What if there were to be such a house in a small corner of a residential area in Tokyo? Is it possible to create a house where a bare life is softly enclosed by layers of linear materials and objects to shape various depths, and where it is somewhat protected from the sun and the eyes of people on the street? To achieve this, I first decided to radically emphasize linear elements both inside and outside of the house.

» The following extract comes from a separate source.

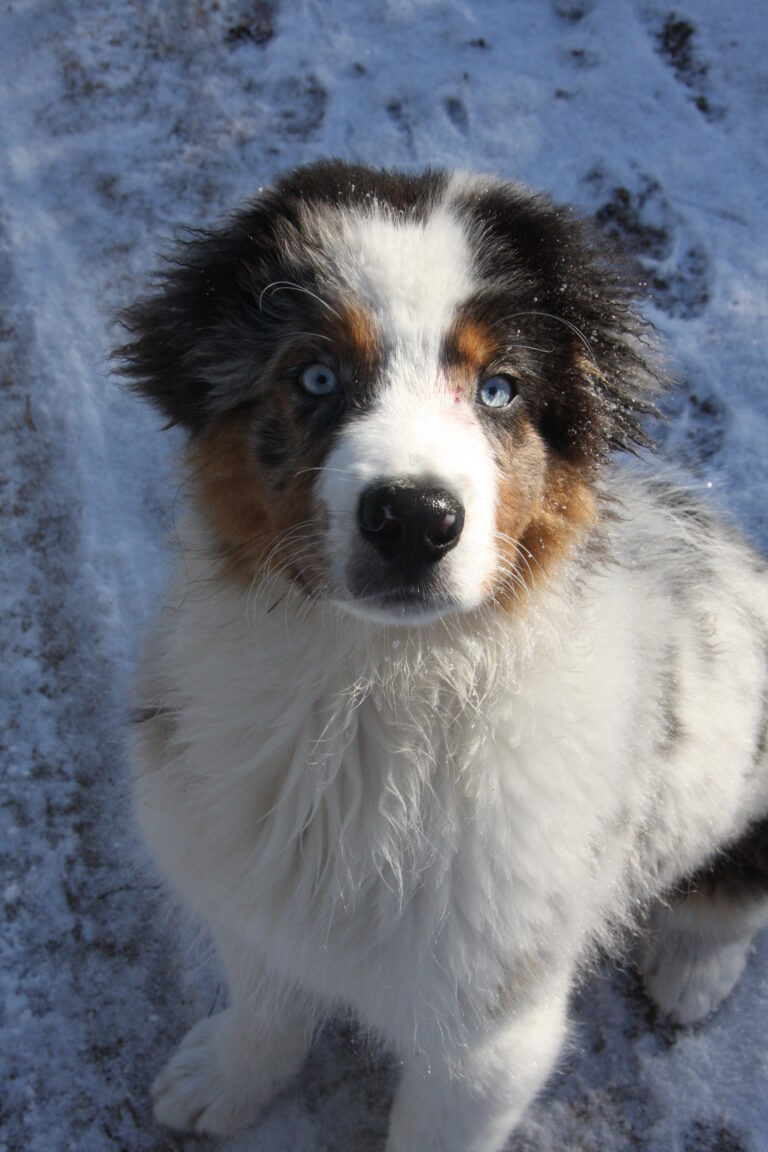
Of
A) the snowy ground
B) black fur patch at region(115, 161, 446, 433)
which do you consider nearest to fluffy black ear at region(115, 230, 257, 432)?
black fur patch at region(115, 161, 446, 433)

The structural materials are exposed so that joints and bonded parts can be seen from the side. There is no wall between the house and its garden, but rather a composite assembly of windows and joinery. In addition to structural elements such as squared timbers, steel members, pillars and beams of single pipes and bracings, there are staircases, balustrades, window frames, furniture, curtains, books, clothing and other sundries, trees, potted plants, bicycles, a watering can, shovels and, moreover, a huge number of books, videotapes, DVDs, etc. of the resident’s video production work, scattered around to shape varied scenes of life. Layers of lines are interwoven from the outside to the inside of the building so that each inhabitant can live freely and find his or her own relaxing environment.
For the garden, I selected many edible plants such as fruit trees, herbs, vegetables, and plants that can be used as cut flowers when pruning. I extended the living space and the terraces that serve as platforms for harvesting, put a staircase around trees that require regular pruning, and laid a catwalk by the road along the fence where vines grow, within the frames of steel pipes. Just as the structures and objects coexist inside the house without negating one another, I planned the structures and plants to combine to generate density in the outdoors.
For reasons of cost, maintainability, and the future possibility of expansion and reconstruction, I chose a wooden structure for the interior while the exterior structure is made of steel. Single pipes can be easily assembled and disassembled using clamps, so it is possible to customize according to the demands of daily life, such as changing doorways, adding a new balustrade, setting up a plant strut or a clothesline for hanging things. The boundary between the building and the garden is made up of aluminum, wooden and steel sashes according to the requirements of each room. There are large and small sliding windows, projecting windows, single swing windows and jalousie windows. By opening and closing these sashes, the house flows into the garden and the garden sneaks into the house; thus the overlapping of two scenes creates a comfortable living space just like a gorilla forest.